Strange, the only time I ever burned rice was in the microwave, when pan cooking it always comes out just right for me. I don't think I have special saucepans or anything like that.


----------



## peeyaj (Nov 17, 2010)

Here's a protip.

In measuring the quantity of water in cooking rice, extend your index finger on the rice with water. The water should be on the first line of your index finger (about an inch). If it did not meet the line, add water and if it is over the line, remove the excess water. You will now have a tender and well cooked rice..


----------



## mamascarlatti (Sep 23, 2009)

peeyaj said:


> Here's a protip.
> 
> In measuring the quantity of water in cooking rice, extend your index finger on the rice with water. The water should be on the first line of your index finger (about an inch). If it did not meet the line, add water and if it is over the line, remove the excess water. You will now have a tender and well cooked rice..

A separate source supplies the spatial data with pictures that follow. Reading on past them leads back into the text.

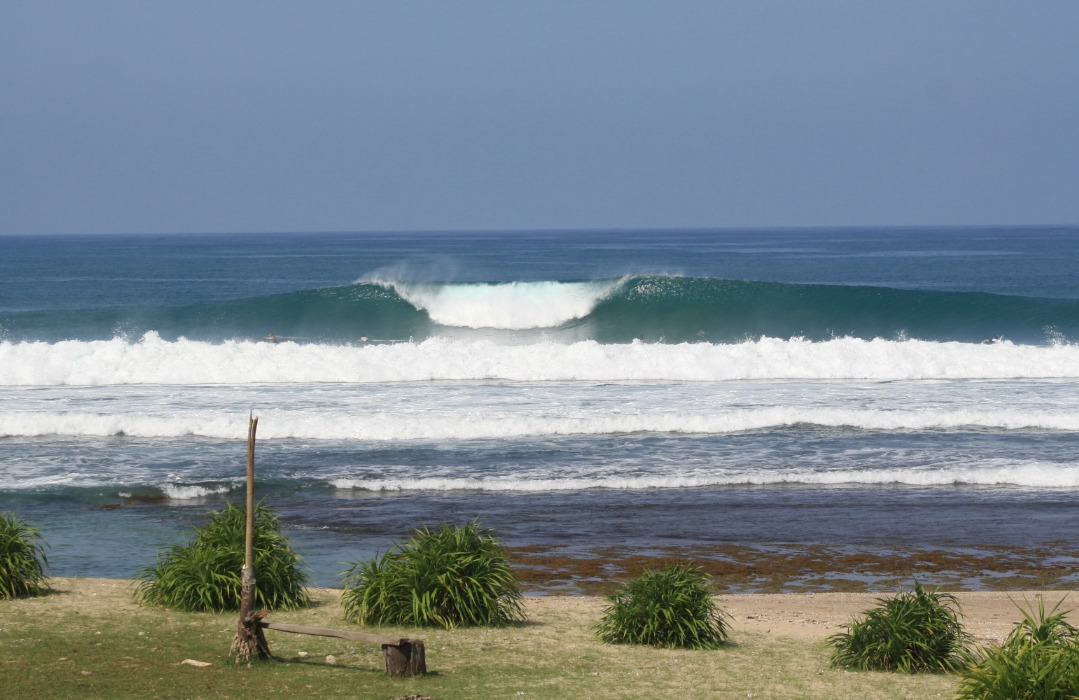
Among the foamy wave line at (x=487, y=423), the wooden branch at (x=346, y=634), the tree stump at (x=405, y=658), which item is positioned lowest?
the tree stump at (x=405, y=658)

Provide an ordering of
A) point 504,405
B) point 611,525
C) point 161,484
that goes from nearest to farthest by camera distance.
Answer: point 611,525 < point 161,484 < point 504,405

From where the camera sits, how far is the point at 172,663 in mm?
7695

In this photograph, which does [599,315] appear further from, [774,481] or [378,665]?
[378,665]

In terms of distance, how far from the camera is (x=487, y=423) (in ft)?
64.1

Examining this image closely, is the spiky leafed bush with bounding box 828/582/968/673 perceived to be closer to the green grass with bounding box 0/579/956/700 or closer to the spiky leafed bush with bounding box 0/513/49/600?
the green grass with bounding box 0/579/956/700

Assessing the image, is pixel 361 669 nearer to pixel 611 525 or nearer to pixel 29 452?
pixel 611 525

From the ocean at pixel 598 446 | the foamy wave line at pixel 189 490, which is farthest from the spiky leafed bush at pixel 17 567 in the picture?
the foamy wave line at pixel 189 490

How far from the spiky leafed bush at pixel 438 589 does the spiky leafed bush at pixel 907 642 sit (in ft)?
8.30

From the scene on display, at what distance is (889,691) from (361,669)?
333 cm

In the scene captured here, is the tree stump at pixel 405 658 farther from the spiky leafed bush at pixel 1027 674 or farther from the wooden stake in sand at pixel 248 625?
the spiky leafed bush at pixel 1027 674

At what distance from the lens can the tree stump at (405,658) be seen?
24.4 feet

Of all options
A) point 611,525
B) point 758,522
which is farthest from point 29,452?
point 758,522

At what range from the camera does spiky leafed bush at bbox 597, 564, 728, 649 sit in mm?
8438

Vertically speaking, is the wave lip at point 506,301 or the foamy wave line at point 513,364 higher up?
the wave lip at point 506,301
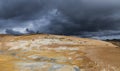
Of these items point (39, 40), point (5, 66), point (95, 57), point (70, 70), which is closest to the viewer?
point (70, 70)

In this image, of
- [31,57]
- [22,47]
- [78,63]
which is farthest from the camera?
[22,47]

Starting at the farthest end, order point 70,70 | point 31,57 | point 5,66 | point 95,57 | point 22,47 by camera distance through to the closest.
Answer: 1. point 22,47
2. point 31,57
3. point 95,57
4. point 5,66
5. point 70,70

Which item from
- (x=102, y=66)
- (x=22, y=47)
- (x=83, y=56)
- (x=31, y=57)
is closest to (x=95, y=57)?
(x=83, y=56)

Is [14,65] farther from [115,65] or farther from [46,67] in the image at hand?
[115,65]

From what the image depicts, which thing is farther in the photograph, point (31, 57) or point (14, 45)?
point (14, 45)

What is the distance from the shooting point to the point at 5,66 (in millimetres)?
46031

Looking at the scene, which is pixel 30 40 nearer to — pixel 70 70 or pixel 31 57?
pixel 31 57

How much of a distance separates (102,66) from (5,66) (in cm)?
1858

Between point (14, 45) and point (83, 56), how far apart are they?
1478 inches

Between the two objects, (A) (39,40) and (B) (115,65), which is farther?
(A) (39,40)

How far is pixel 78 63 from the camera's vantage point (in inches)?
1944

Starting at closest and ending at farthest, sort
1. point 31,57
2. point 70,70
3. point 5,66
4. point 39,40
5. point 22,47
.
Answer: point 70,70 < point 5,66 < point 31,57 < point 22,47 < point 39,40

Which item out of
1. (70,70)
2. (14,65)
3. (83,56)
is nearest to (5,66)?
(14,65)

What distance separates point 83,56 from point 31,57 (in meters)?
13.6
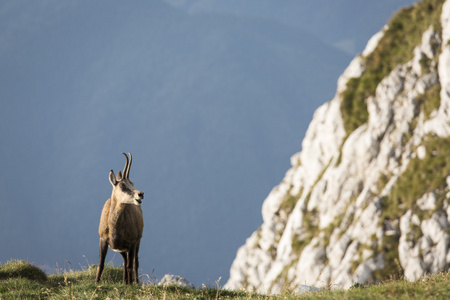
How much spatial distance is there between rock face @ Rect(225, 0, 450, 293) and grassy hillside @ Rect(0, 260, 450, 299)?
36255mm

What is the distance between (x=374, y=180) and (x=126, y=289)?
51167mm

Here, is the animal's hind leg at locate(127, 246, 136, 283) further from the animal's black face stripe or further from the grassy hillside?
the animal's black face stripe

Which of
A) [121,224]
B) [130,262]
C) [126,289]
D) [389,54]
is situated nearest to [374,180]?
[389,54]

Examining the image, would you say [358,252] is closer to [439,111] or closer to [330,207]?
[330,207]

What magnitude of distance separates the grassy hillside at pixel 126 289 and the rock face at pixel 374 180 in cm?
3625

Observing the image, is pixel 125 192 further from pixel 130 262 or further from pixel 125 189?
pixel 130 262

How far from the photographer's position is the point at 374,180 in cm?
6022

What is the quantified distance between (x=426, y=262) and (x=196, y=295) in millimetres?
42367

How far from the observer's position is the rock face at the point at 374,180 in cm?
5191

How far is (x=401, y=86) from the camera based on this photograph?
6481cm

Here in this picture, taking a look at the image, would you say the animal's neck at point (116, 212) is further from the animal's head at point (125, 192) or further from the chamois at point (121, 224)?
the animal's head at point (125, 192)

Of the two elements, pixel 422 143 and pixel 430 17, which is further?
pixel 430 17

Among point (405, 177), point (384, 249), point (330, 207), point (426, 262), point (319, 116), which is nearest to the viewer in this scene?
point (426, 262)

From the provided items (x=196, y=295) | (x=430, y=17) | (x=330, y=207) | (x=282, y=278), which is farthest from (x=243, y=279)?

That's my method, a little more for brown.


----------



## hawk (Oct 1, 2007)

I love rice! We like to poke little skewers in each grain and roast over an open fire......................Of course I am joking !!


----------



## starthrower (Dec 11, 2010)

You don't want an inch of water using a rice cooker. You'll end up with mush.


----------



## moody (Nov 5, 2011)

Crudblud said:


> Is cooking rice so difficult for you people that you need a special apparatus to do it?


Why take a chance if you've visitors coming ?


----------



## moody (Nov 5, 2011)

Lenfer said:


> Thanks everyone, I have missed you lot.
> 
> I'm quite a good cook I just can't do brown rice. It always comes out unedable no matter how long I leave it to soak over night etc. Thank you *Amfibius* I will buy a cheaper model to try first before thinking about one of the fancy ones.
> 
> That sounds really nice *Krummhorn* I will have to try that, I love jasmisie especially in tea.


This is Thai type rice and different from basmati altogether.


----------



## kv466 (May 18, 2011)

Coming from a Latino background, I eat rice far too much for my own good but there are so many meals that I couldn't have without it. My favorite rice is sticky and cooked on a stove-top but like Fibi said, it is quite useful when you're cooking lots of stuff using up your whole top or if you just wanna set it and forget it.


----------



## science (Oct 14, 2010)

I am a believer in the rice cooker. Call it laziness. I also own a toaster.


----------



## starthrower (Dec 11, 2010)

Crudblud said:


> Is cooking rice so difficult for you people that you need a special apparatus to do it?


That's not the reason for using a rice cooker. You can be preparing other food while the rice cooks, and the rice cooker preserves the rice you don't consume in one meal.


----------



## Amfibius (Jul 19, 2006)

Ah, well I don't own a toaster  The problem is that the garlic tends to fall off those vertical toaster things. Whenever I need to toast, I put bread in the oven.


----------